La progettualità sfugge, per suo movimento, alla ripetizione, alla copia, al fare uguale. Sfugge allo scontato, al certamente è così, a ciò che è previsto.

La progettualità costruisce situazioni, scenografie, proposte, spazi, ma poi aspetta e osserva. Lì, per ogni dove costruito, la persona si dà e il suo mostrarsi è una via costante della progettualità, e ogni via è parte di un progetto che prima non poteva essere.

Prendere coscienza della progettualità è prendere consapevolezza della visione che si ha dell’altro. L’altro è l’altro da me non è il me che voglio. Nella seconda modalità nessun progetto è pensabile e dunque l’altro non si mostra.

La distanza è condizione della progettualità come lo è l’assenza di volontà di potenza per la quale solo ciò che ci corrisponde ha valore. Lasciare che l’altro si mostri ha una implicita condizione: che noi ci sappiamo nascondere.

Ogni posizione politica si annulla se il suo movimento consiste nel volere che la realtà corrisponda al pensiero già deciso unilateralmente. L’assenza di progettualità è l’assenza dell’altro, tutto lo spazio è occupato dal me istituzione.

Ogni posizione educativa si annulla se il suo solo movimento consiste nel regolare il comportamento dell’altro secondo principi già decisi, già valutati. La persona perde totalmente il suo essere persona e diventa l’oggetto che la nostra volontà di potenza desidera modellare. L’assenza di progettualità è l’assenza dell’altro, tutto lo spazio è già occupato dal me educatore.

Viceversa progettare è dunque lasciare che l’altro si dia.

Se la persona che non è una “cosa” modellabile secondo i desiderata dei genitori o secondo norme e procedure medico scientifiche, statali, qual’è lo stile comunicativo che rispetta la libertà di essere del bambino affinché possa crescere esprimendo e realizzando ciò che è e possiede in modo originale e unico?

Tutto ciò cambia l’ordine delle domande e l’ordine delle risposte. Dunque cambia la comunicazione.

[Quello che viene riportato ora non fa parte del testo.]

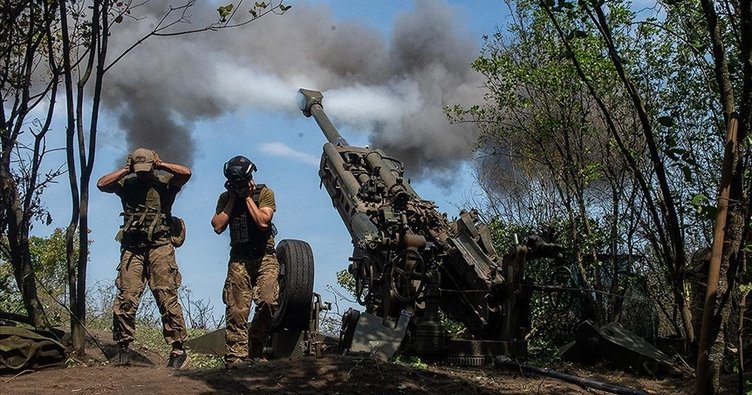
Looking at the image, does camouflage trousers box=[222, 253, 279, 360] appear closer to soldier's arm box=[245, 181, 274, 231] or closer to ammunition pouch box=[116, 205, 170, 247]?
soldier's arm box=[245, 181, 274, 231]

Ma questo cambiamento è dato dalla consapevolezza che il senso proprio e ultimo degli interlocutori in scena è quello di far crescere insieme la persona che hanno davanti a titolo certamente diverso ma a scopo altrettanto certamente identico.

Dunque quel bambino è persona fin dalla sua nascita, lo è in maniera integra e intera a prescindere dagli interventi che, anche in forma di urgenza, si potranno o dovranno attuare. Anche quelli sono il suo essere persona, e non nella maniera speciale o eccezionale, ma appunto personale, è il suo darsi ed è il suo dirsi.

Quel bambino si dà e nel suo darsi mette le istituzioni nella condizione di istituirsi non come funzioni, ma come progetti. Ogni progetto d’uomo è simultaneamente progetto d’essere, lo legittima, lo disvela e consente alla storia di essere ciò che deve essere: umanità.